Col passo lento delle generazioni i Fragiacomo smottano verso Venezia. Arrivano da Pirano, est dell’ex repubblica, passando da Trieste. La città lagunare, leone intontito, cataratta agli occhi, sonnecchia appesantita sotto le smanie retoriche costruttiviste di un neo-stato perennemente in ritardo. Pietro Fragiacomo (1856 – 922) inizia qui un percorso fatto di tanta gavetta e pochi studi, mille mestieri e niente soldi, con la fatica dei giorni e la leggerezza di una città impalpabile. Apprendista in tutto. A testa bassa. Proprio come un mulo di Trieste, falegname, tornitore, fabbro. L’avventura di Pietro Fragiacomo, classe 1856, sta tutta in questo principiare privo di approdo.
Inizia a dipingere tardi. A 23 anni non ha ancora combinato niente e gioca la carta degli studi. Si iscrive all’Accademia di Belle Arti e qui intravede l’insolito.
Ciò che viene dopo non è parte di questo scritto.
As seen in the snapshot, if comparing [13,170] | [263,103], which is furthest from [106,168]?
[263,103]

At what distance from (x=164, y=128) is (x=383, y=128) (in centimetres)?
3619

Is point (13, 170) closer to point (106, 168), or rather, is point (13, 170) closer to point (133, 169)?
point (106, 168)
Il neonato stato si dipinge con i colori dei Macchiaoli e si legge con romanzi come Giacinta e Vita dei Campi. Sole e vita grama. Il neonato stato si dà Cuore come decalogo. Dentro questo orizzonte nazionale terrigno, Fragiacomo debutta come pittore alla Mostra d’arte di Torino nel 1880. Ha 24 anni. L’Italia insiste con puntiglio a scrivere la propria storia, si accaparra la sua prima Colonia, con slancio positivista progetta opere come il Canale Vacchelli, colonna sonora di Mascagni. Le diversità preunitarie si disperdono sotto la mescola del nuovo “stile Italia”.
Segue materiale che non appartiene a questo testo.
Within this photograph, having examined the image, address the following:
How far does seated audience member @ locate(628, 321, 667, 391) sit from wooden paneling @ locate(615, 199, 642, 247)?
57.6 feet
Fragiacomo continua ad esporre. Anno dopo anno. I riconoscimenti arrivano e alla Triennale di Milano, del 1891, il suo quadro, Pace, viene comprato da re Umberto. Nelle sue opere c’è un che di irriducibile, di non assimilabile ai “pensiero unico” trombettante. Ed è Venezia. La città non è più quella del Guardi, ma la sua laguna, i suoi palazzi, gli odori e i colori non si possono annullare, e Fragiacomo li riflette con un lirismo commovente. La sua è una pittura delle emozioni che mira a fissare i giochi di luce tra laguna e cielo, la magia delle albe e dei tramonti sull’acqua e, insieme, i silenzi, le solitudini, lo strillo di un gabbiano, lo sciabordio delle acque. Come le musiche al Café del Mar. L’artista si spegne, nell’ormai sua Venezia, nel 1922, a soli 66 anni.